PET Imaging of the EPR Effect in Tumor Xenografts Using Small 15 nm Diameter Polyethylene Glycols Labeled with Zirconium-89.

The goal was to develop and characterize a companion diagnostic for the releasable PEG∼SN-38 oncology drug, PLX038, that would identify tumors susceptible to high accumulation of PLX038. PEG conjugates of the zirconium ligand desferroxamine B (DFB) of similar size and charge to PLX038 were prepared that contained one or four DFB, as well as one that contained three SN-38 moieties and one DFB. Uptake and associated kinetic parameters of the Zr-labeled nanocarriers were determined in tumor and normal tissues in mice using μPET/CT imaging. The data were fit to physiologically based pharmacokinetic models to simulate the mass-time profiles of distribution of conjugates in the tissues of interest. The time-activity curves for normal tissues showed high levels at the earliest time of measurement due to vascularization, followed by a monophasic loss. In tumors, levels were initially lower than in normal tissues but increased to 9% to 14% of injected dose over several days. The efflux half-life in tumors was very long, approximately 400 hours, and tumor levels remained at about 10% injected dose 9 days after injection.

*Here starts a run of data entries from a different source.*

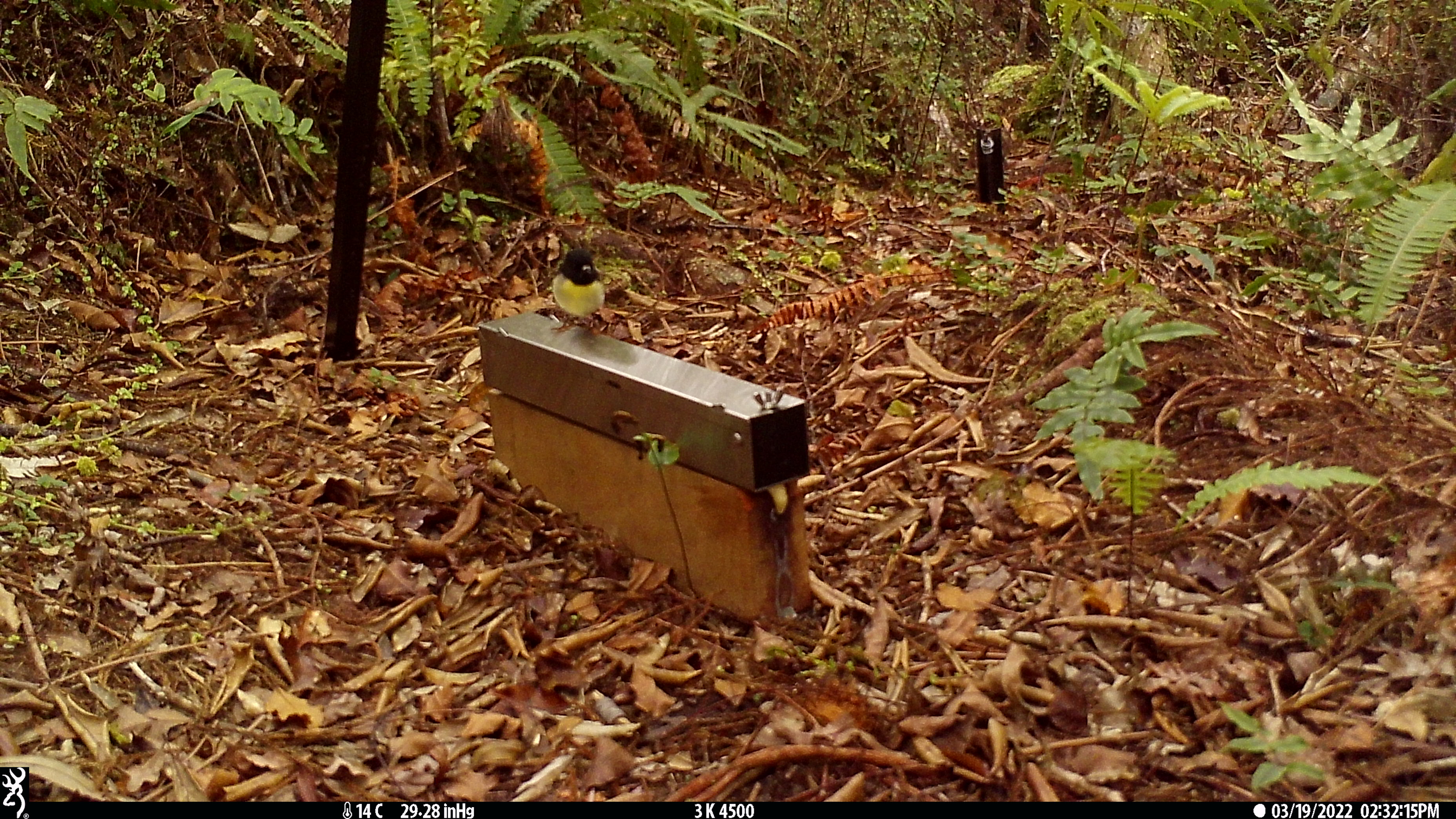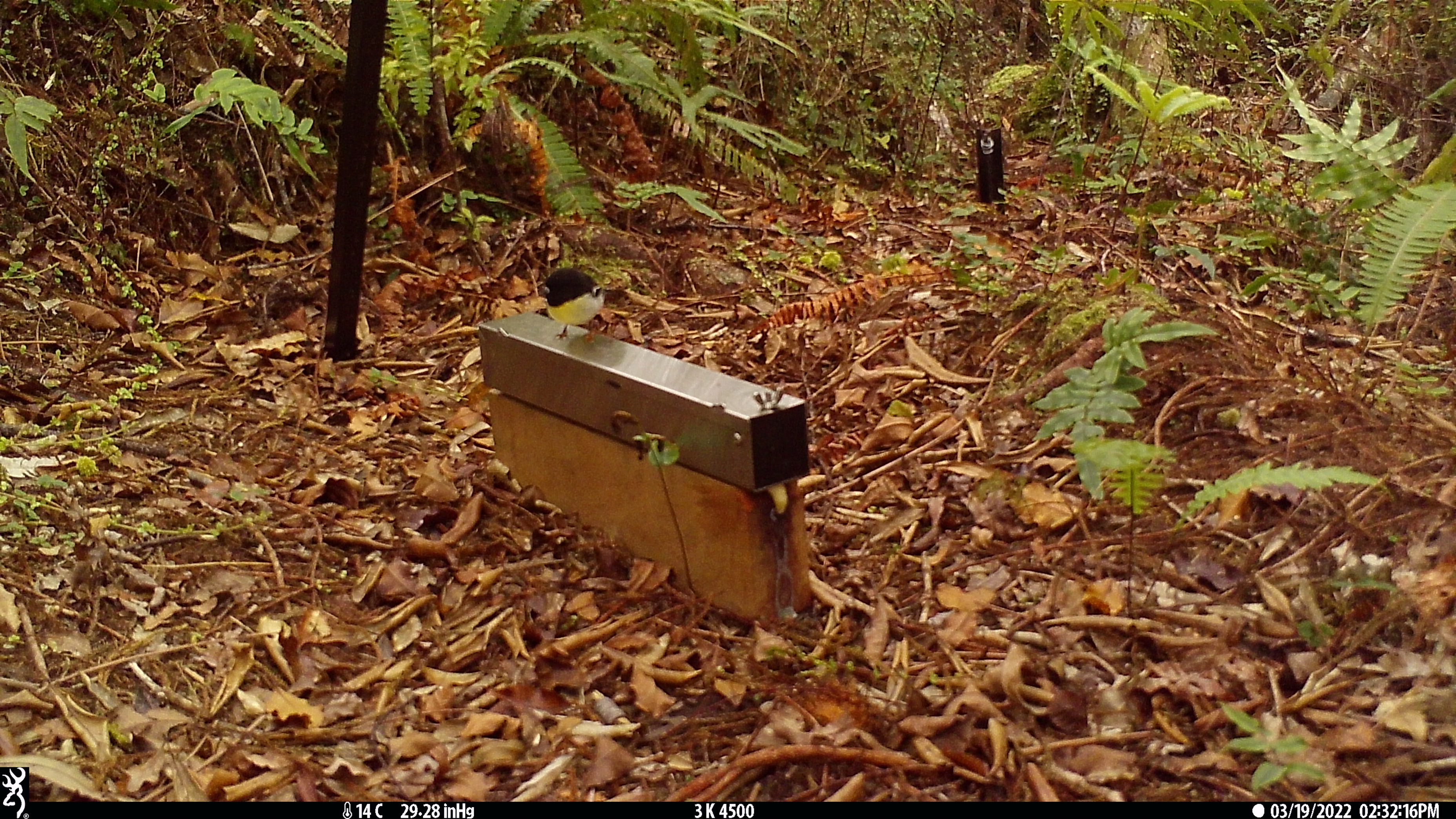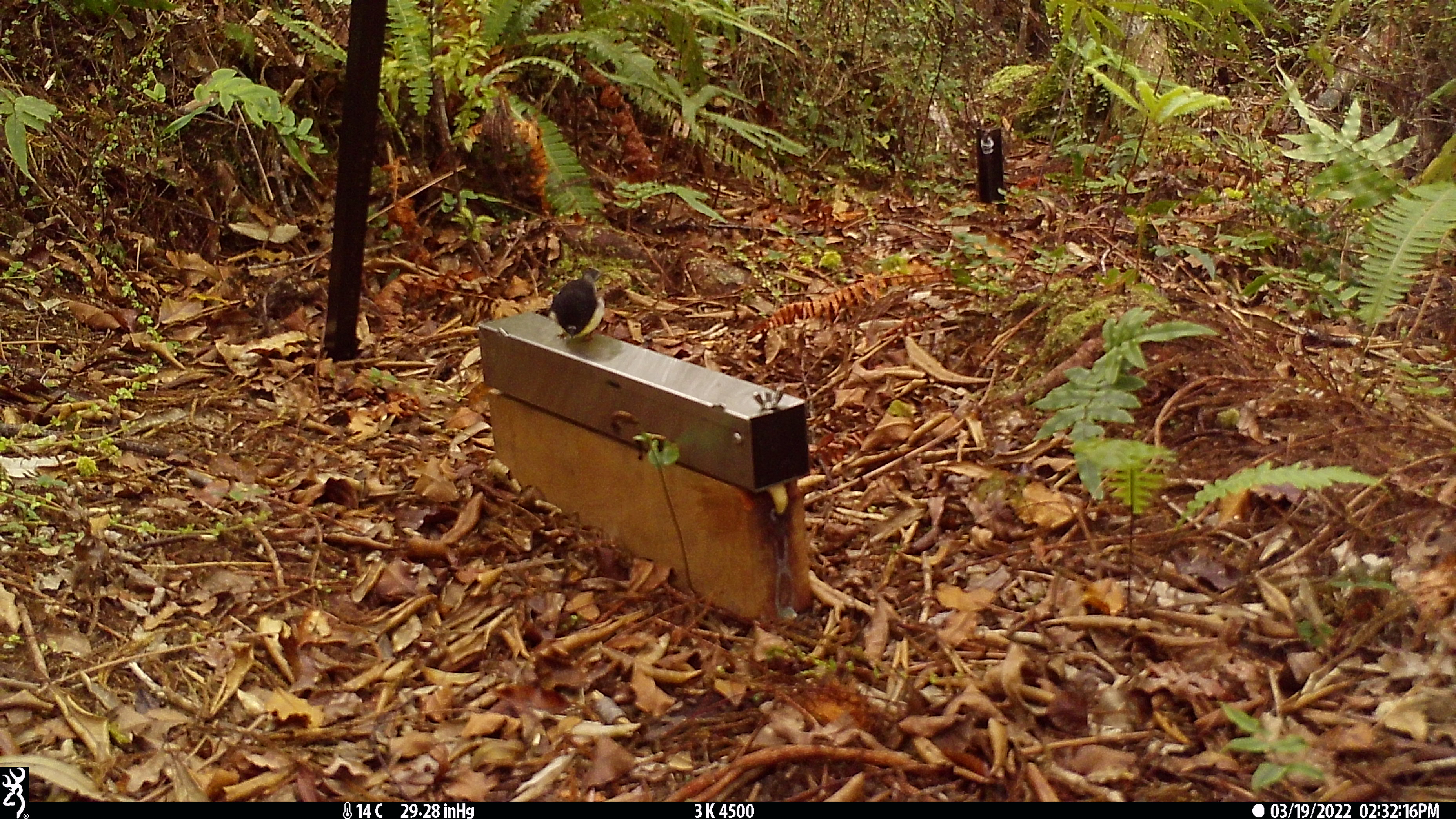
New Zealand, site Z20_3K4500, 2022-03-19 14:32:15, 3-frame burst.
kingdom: Animalia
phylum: Chordata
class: Aves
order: Passeriformes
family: Petroicidae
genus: Petroica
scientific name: Petroica macrocephala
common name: tomtit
Tomtit (Petroica macrocephala).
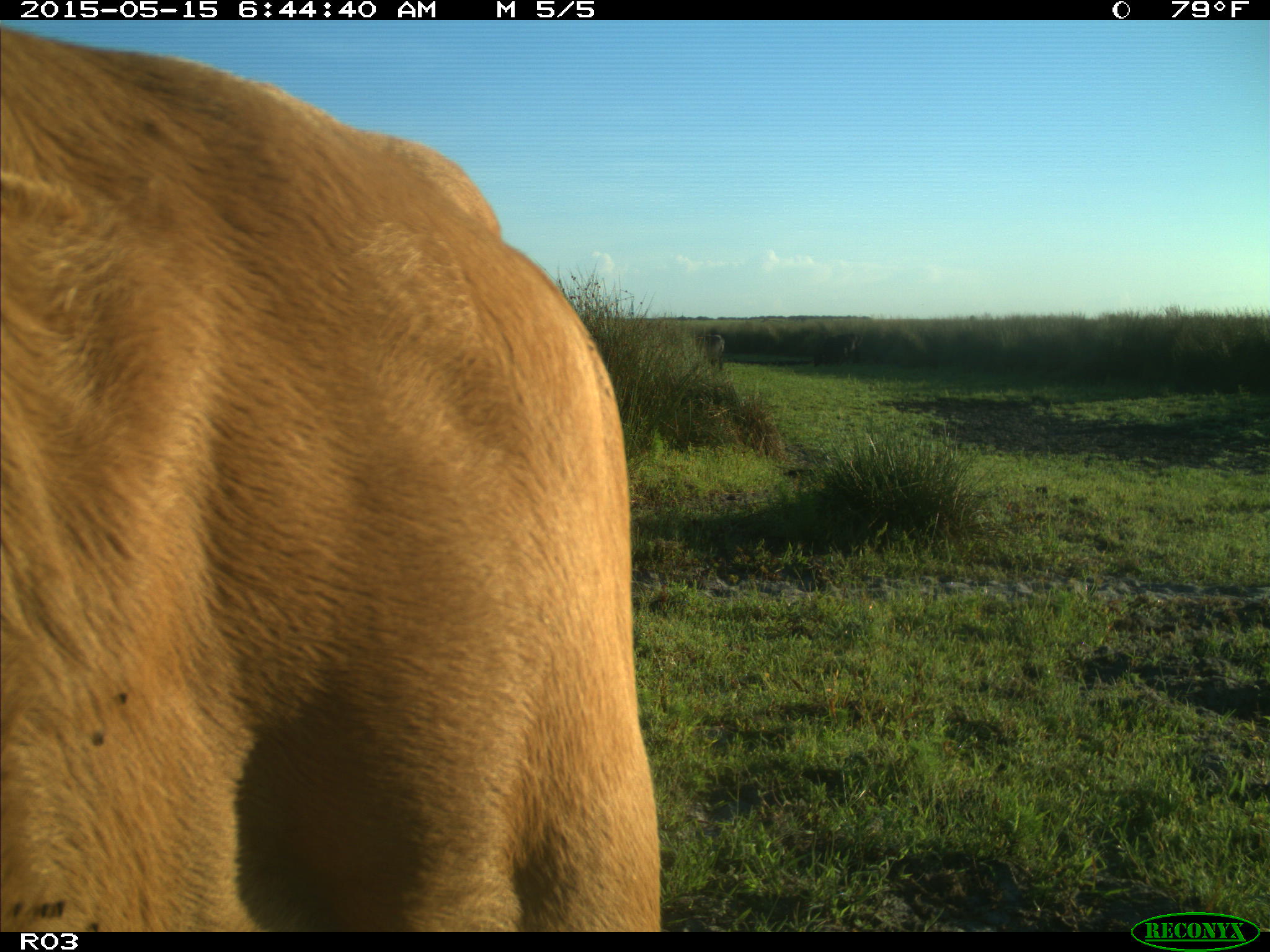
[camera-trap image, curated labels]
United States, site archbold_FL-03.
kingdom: Animalia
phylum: Chordata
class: Mammalia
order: Artiodactyla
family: Bovidae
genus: Bos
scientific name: Bos taurus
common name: domestic cow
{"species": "Bos taurus (domestic cow)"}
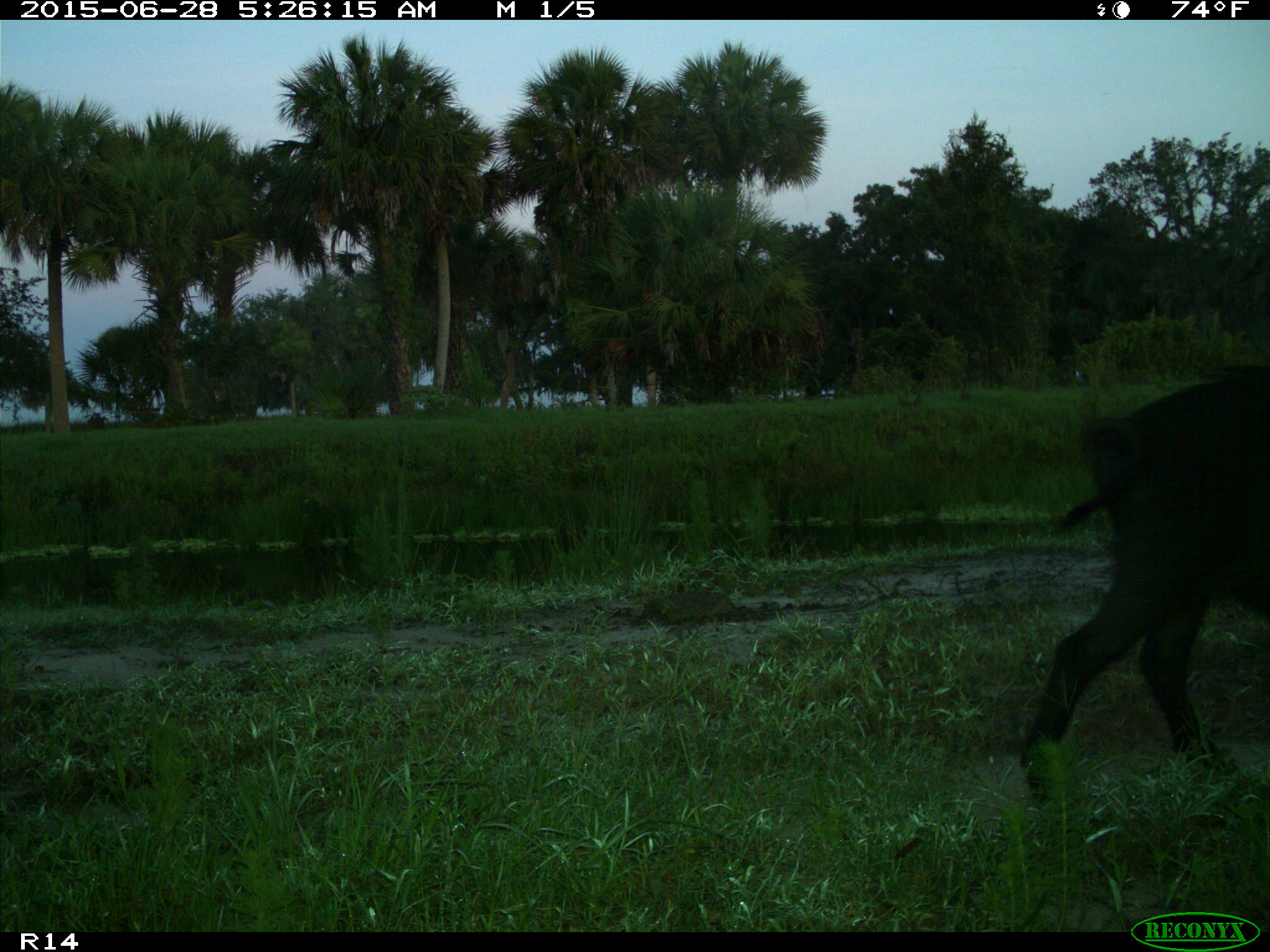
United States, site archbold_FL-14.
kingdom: Animalia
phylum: Chordata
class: Mammalia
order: Artiodactyla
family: Suidae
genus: Sus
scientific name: Sus scrofa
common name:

Compared with diagnostic liposomes, the PEG nanocarriers have a longer serum half-life, are retained in tumors at higher levels, remain there longer, and afford higher tumor exposure. The small PEG nanocarriers studied here show properties for passive targeting of tumors that are superior than most nanoparticles and might be effective probes to identify tumors susceptible to similar size therapeutic nanocarriers such as PLX038.